Esa persecución fue decretada por quien alguna vez fue su amigo y a quien, tras el derrocamiento del dictador Somoza, el ahora dictador Daniel Ortega nombró vicepresidente. Ortega no ha tolerado la denuncia a la que lo sometió este hombre que, sentado en su estudio de Madrid, cuenta para Clarín que pasará este destierro en España, país que ya le concedió su nacionalidad. Sergio Ramírez dice: “Sabía que los temas que estaba tocando, la insurrección popular combatida a balazos, mientras el Estado difundía la idea de que había el intento de un golpe de Estado”, iban a molestarle a su antiguo compañero revolucionario, porque escarbaba también “en la naturaleza esotérica y rarísima que tiene este régimen”.
Durante este mes, la mayor parte del cual ya lo vivió en el que ahora es ya su país de exilio, ha vivido, además, el susto de la enfermedad. Aquí cuenta el desarrollo de los prolegómenos de su decisión de quedarse a vivir en algún lugar aun no decidido de su nuevo destino.
─¿Qué siente en este momento con respecto al torbellino que lo ha rodeado en un mes?
─La primera tentación es situarse fuera de la pantalla de cine, como el personaje de Woody Allen en La rosa púrpura de El Cairo, y contemplar los acontecimientos desde fuera.
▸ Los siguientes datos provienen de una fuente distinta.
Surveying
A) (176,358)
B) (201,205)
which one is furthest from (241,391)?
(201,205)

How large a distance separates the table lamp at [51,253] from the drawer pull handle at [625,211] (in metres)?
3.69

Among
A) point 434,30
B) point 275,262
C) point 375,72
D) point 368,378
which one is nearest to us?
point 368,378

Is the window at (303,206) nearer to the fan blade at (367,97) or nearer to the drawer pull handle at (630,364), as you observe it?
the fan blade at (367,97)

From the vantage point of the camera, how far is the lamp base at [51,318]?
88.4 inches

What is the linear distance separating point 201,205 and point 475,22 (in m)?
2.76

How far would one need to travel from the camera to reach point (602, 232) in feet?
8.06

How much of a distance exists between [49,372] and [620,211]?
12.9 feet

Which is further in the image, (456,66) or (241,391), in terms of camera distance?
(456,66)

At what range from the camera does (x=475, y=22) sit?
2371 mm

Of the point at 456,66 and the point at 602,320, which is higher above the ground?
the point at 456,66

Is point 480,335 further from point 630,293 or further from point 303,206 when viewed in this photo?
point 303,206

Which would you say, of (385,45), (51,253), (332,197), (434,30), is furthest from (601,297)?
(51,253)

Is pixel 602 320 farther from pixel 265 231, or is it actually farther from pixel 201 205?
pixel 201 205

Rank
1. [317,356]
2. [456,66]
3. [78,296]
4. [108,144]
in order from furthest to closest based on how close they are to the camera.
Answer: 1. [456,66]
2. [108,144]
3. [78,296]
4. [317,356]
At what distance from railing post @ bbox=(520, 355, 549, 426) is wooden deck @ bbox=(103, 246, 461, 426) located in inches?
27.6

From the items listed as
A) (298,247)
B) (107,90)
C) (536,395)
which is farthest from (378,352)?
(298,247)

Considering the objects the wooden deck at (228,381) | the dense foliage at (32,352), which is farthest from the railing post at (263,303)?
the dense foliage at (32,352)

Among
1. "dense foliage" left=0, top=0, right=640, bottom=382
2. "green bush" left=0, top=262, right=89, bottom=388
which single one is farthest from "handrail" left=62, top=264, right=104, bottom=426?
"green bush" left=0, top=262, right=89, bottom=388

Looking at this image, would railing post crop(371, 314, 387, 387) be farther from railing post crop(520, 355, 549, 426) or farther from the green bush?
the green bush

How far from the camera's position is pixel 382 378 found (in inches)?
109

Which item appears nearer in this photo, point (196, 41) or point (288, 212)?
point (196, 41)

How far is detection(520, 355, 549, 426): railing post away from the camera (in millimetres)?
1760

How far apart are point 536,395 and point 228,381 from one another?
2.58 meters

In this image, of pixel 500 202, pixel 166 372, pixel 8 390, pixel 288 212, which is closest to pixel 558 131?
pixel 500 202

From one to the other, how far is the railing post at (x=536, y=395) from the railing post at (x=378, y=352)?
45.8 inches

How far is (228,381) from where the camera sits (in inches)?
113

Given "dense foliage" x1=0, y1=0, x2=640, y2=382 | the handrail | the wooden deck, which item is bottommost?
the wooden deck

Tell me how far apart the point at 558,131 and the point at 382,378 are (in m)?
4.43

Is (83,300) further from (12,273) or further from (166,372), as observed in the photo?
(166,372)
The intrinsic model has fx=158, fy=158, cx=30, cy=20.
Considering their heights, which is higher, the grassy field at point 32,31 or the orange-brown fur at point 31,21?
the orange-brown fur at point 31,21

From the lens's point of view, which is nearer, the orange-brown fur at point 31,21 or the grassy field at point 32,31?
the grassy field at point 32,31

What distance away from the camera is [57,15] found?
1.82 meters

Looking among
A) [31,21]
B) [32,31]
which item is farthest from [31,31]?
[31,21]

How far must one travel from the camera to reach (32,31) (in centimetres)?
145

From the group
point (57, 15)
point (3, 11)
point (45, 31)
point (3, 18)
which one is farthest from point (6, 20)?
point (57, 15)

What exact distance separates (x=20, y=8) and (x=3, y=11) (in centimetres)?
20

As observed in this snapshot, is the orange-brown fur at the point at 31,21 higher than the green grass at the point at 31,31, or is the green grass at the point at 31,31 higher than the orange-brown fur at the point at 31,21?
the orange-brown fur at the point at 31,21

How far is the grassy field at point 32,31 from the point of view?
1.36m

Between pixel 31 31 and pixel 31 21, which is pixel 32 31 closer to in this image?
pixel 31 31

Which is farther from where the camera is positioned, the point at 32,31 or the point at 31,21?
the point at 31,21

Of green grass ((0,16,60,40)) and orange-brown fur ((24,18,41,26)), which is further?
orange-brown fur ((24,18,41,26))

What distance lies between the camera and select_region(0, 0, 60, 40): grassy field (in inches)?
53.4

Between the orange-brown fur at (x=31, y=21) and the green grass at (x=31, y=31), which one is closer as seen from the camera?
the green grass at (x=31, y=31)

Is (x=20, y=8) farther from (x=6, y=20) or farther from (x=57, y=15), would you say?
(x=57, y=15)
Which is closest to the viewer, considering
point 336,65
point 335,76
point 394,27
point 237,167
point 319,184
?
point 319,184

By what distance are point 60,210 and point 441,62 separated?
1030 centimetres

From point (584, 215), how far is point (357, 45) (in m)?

Porque involucrarse no es tan fácil, te pone más tenso. He tenido algunos problemas de salud, pues las emociones están ligadas al funcionamiento del cuerpo. Y porque quiero ponerme en calma conmigo mismo he decidido, junto con mi mujer, que nos vamos a quedar en Madrid poniendo tierra, o agua en este caso, de por medio. A estas alturas de la vida no es tan fácil encontrar un camino, pero lo intentaremos. Dichosamente tengo mi vida de escritor y ni siquiera me atrevo a pensar qué sería sin ella. No me entendería a mí mismo. Así que yo me aferro a la escritura. Y lo único que haré será hacerme a la idea de que cambio de mesa mi ordenador y seguiré escribiendo, explorando temas, buscándole caminos a la imaginación, sin olvidar de dónde vengo y hacia dónde quiero volver alguna vez.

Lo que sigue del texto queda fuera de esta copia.